But Jamie Oliver's crusade to persuade a generation of children to eat their greens may carry a hidden cost: the potato industry fears it could spell the beginning of the end for the Great British chip.
Sales of oven chips have plummeted after the first series of Jamie's School Dinners, which is also blamed for a per-capita decline in the total consumption of potatoes, as shoppers switch to the pasta and rice dishes he championed.
As a result, the country's biggest oven-chip manufacturer, McCain's, which buys 12 per cent of Britain's annual potato crop, is launching a fight-back against the "myth" that the 35 per cent of British spuds turned into fries are bad for your health.
A £15m advertising campaign devised by Trevor Beattie emphasises the "natural" provenance of McCain's products, which suffered an 8 per cent fall in annual sales after the launch of Oliver's campaign.
The firm denies the new advert's soundtrack - an adaptation of "food glorious food" from the musical Oliver - is a reference to the high-profile TV chef. But spokesmen have attacked the decision by some schools to ban chips.
In a bid to prevent their product going the way of the Turkey Twizzler, McCain's have also launched a road show called The Potato Story.
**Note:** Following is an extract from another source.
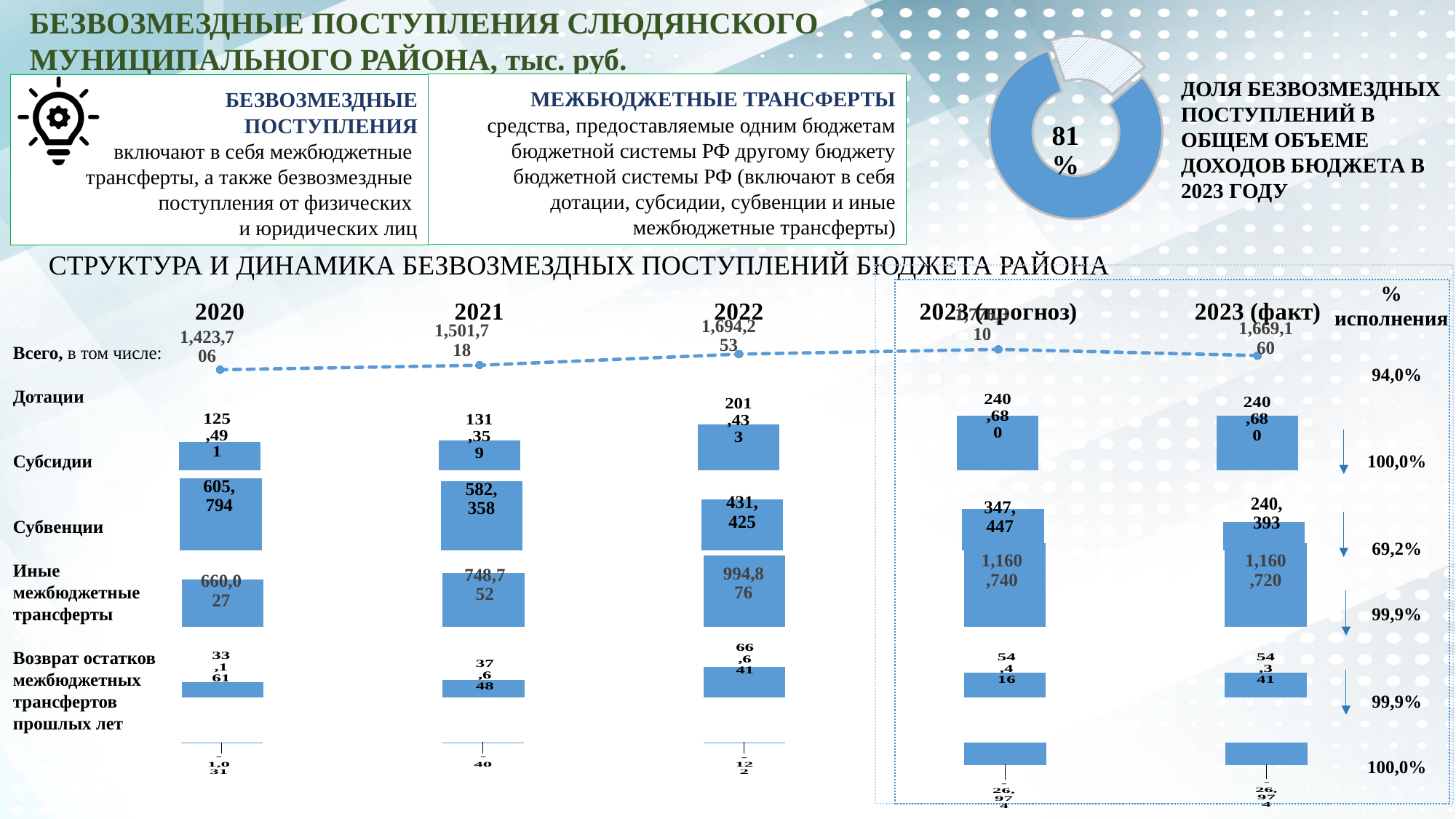
In the chart 'СТРУКТУРА И ДИНАМИКА БЕЗВОЗМЕЗДНЫХ ПОСТУПЛЕНИЙ БЮДЖЕТА РАЙОНА', which is larger for 'Субсидии': 2023 (прогноз) or 2023 (факт)? 2023 (прогноз) On the donut chart at the top right, what share of total budget revenue in 2023 do gratuitous receipts (безвозмездные поступления) make up? 81% In the chart 'СТРУКТУРА И ДИНАМИКА БЕЗВОЗМЕЗДНЫХ ПОСТУПЛЕНИЙ БЮДЖЕТА РАЙОНА', what is the lowest '% исполнения' value shown? 69,2% In the chart 'СТРУКТУРА И ДИНАМИКА БЕЗВОЗМЕЗДНЫХ ПОСТУПЛЕНИЙ БЮДЖЕТА РАЙОНА', what is the 'Дотации' value for 2022? 201,433 What kind of chart is 'СТРУКТУРА И ДИНАМИКА БЕЗВОЗМЕЗДНЫХ ПОСТУПЛЕНИЙ БЮДЖЕТА РАЙОНА'? Bar chart (with a line for 'Всего') In the chart 'СТРУКТУРА И ДИНАМИКА БЕЗВОЗМЕЗДНЫХ ПОСТУПЛЕНИЙ БЮДЖЕТА РАЙОНА', what is the 'Всего' value for 2023 (факт)? 1,669,160 In the chart 'СТРУКТУРА И ДИНАМИКА БЕЗВОЗМЕЗДНЫХ ПОСТУПЛЕНИЙ БЮДЖЕТА РАЙОНА', what is the 'Всего' value for 2020? 1,423,706 In the chart 'СТРУКТУРА И ДИНАМИКА БЕЗВОЗМЕЗДНЫХ ПОСТУПЛЕНИЙ БЮДЖЕТА РАЙОНА', what is the '% исполнения' for 'Всего'? 94,0% What kind of chart is shown at the top right of the slide next to the text 'ДОЛЯ БЕЗВОЗМЕЗДНЫХ ПОСТУПЛЕНИЙ'? Donut (pie) chart How many year columns (periods) are shown in the chart 'СТРУКТУРА И ДИНАМИКА БЕЗВОЗМЕЗДНЫХ ПОСТУПЛЕНИЙ БЮДЖЕТА РАЙОНА'? 5 In the chart 'СТРУКТУРА И ДИНАМИКА БЕЗВОЗМЕЗДНЫХ ПОСТУПЛЕНИЙ БЮДЖЕТА РАЙОНА', by how much did 'Субсидии' decrease from 2020 (605,794) to 2021 (582,358)? 23,436 In the chart 'СТРУКТУРА И ДИНАМИКА БЕЗВОЗМЕЗДНЫХ ПОСТУПЛЕНИЙ БЮДЖЕТА РАЙОНА', does the 'Всего' line rise or fall from 2020 to 2022? Rises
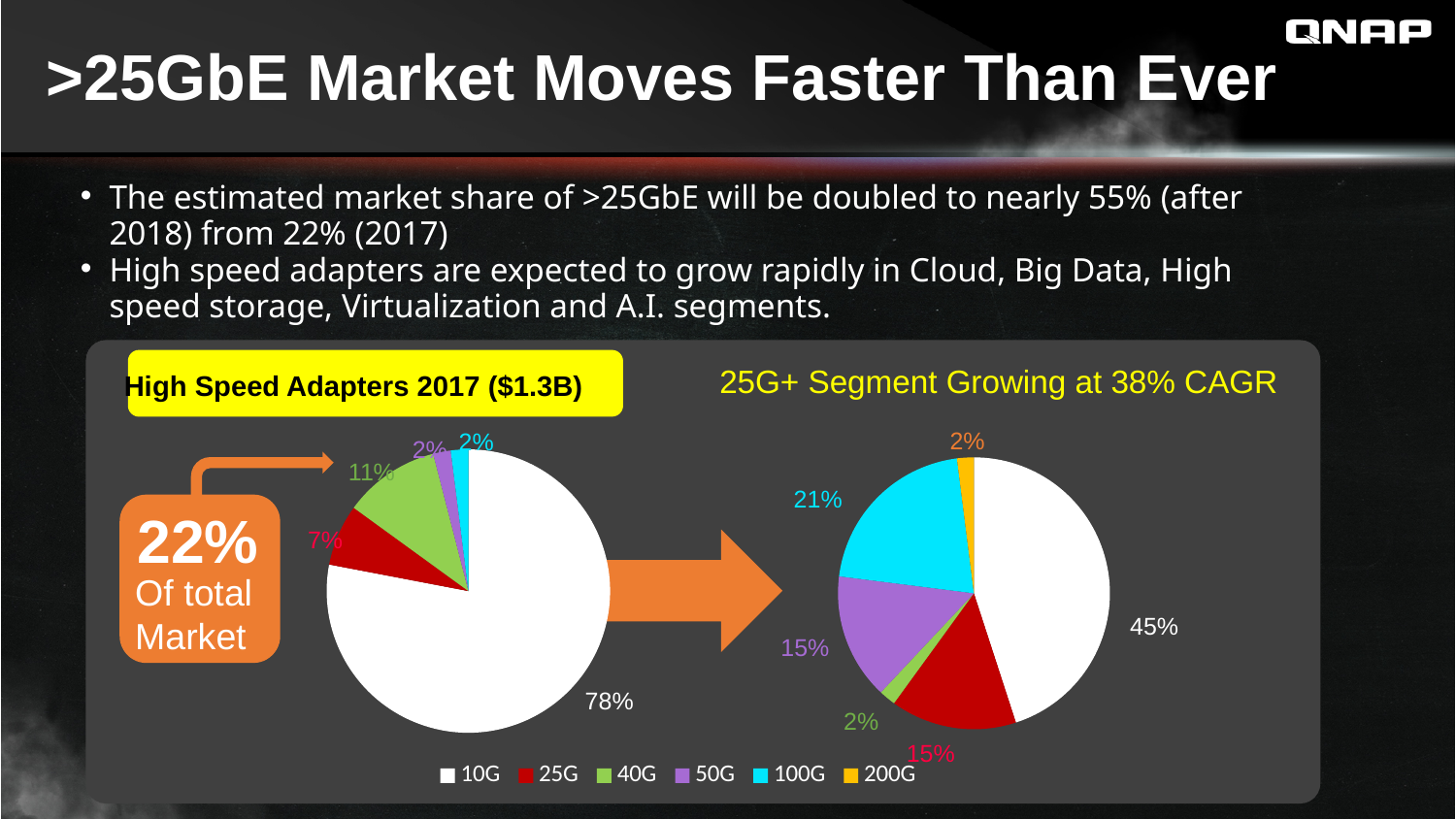
What is the difference between the 10G share in the left pie chart and the 10G share in the right pie chart? 33% In the right pie chart (25G+ Segment Growing at 38% CAGR), what share does 10G hold? 45% How many series does the legend list? 6 In the left pie chart (High Speed Adapters 2017), what share does 25G hold? 7% In the right pie chart, which segment has the largest share? 10G In the right pie chart, which is larger: the 100G share or the 25G share? 100G In the left pie chart (High Speed Adapters 2017), what share does 40G hold? 11% In the right pie chart (25G+ Segment Growing at 38% CAGR), what share does 100G hold? 21% What type of charts are shown on the slide? Pie charts In the right pie chart (25G+ Segment Growing at 38% CAGR), what share does 200G hold? 2% In the left pie chart, which segment has the largest share? 10G In the left pie chart (High Speed Adapters 2017), what share does 10G hold? 78%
It will tour schools with "an interactive experience designed to educate children in a fun and engaging manner about where their food really comes from".
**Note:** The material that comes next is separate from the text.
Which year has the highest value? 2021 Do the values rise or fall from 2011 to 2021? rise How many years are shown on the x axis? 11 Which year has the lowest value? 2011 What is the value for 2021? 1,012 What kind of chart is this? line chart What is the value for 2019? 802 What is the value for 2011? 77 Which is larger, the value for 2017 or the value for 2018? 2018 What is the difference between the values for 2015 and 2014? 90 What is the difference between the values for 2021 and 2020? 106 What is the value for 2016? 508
The British Potato Council, which represents the country's 3,100 potato-farmers, will launch a media campaign next month entitled "fact, not fiction". It will emphasise the healthy attributes of the £4bn-a-year potato industry. They say research shows British consumers believe, wrongly, that the pasta and rice dishes are better for you than those made from spuds.
"Almost all consumers think potatoes have higher fat content, and more calories, than rice and pasta," said a spokesman. "In fact, potatoes - and even chips - are the best in most categories. As well as a newspaper campaign, we will also tour schools, showing them how to incorporate potato products into menus without breaking the government guidelines introduced as a result of the Jamie Oliver show."
Within hours of BBC Breakfast reporting on a school in Leicester "banning" chips yesterday, McCain's issued a press release saying the policy was counter-productive. "As we are seeing in Leicester today and Rotherham last week, kids are now voting with their feet by leaving school to visit the chippy instead of staying on site to eat a hot meal that includes a healthier version of their favourite food," the company said,
Bill Bartlett, McCain's director of corporate affairs, added: "We are not attacking Jamie Oliver. In fact, we support the principle of his campaign, which is to provide healthy food to children. Our principal issue is that chips keep getting wrongly tagged under the headline 'junk'."
Now Oliver has stressed that his school dinners campaign is not "anti-chip". His nutritional adviser, Jane Clarke, said: "Chips are fine for lunch as part of a balanced meal. They are a good source of vitamin C, and starch and fibre. Jamie is absolutely fine with that.
"But when children are eating them every single day, or when they are eating them on their own, with maybe just a can of fizzy drink, then obviously that is a problem. With chips, as with almost all foods, it's all about balance."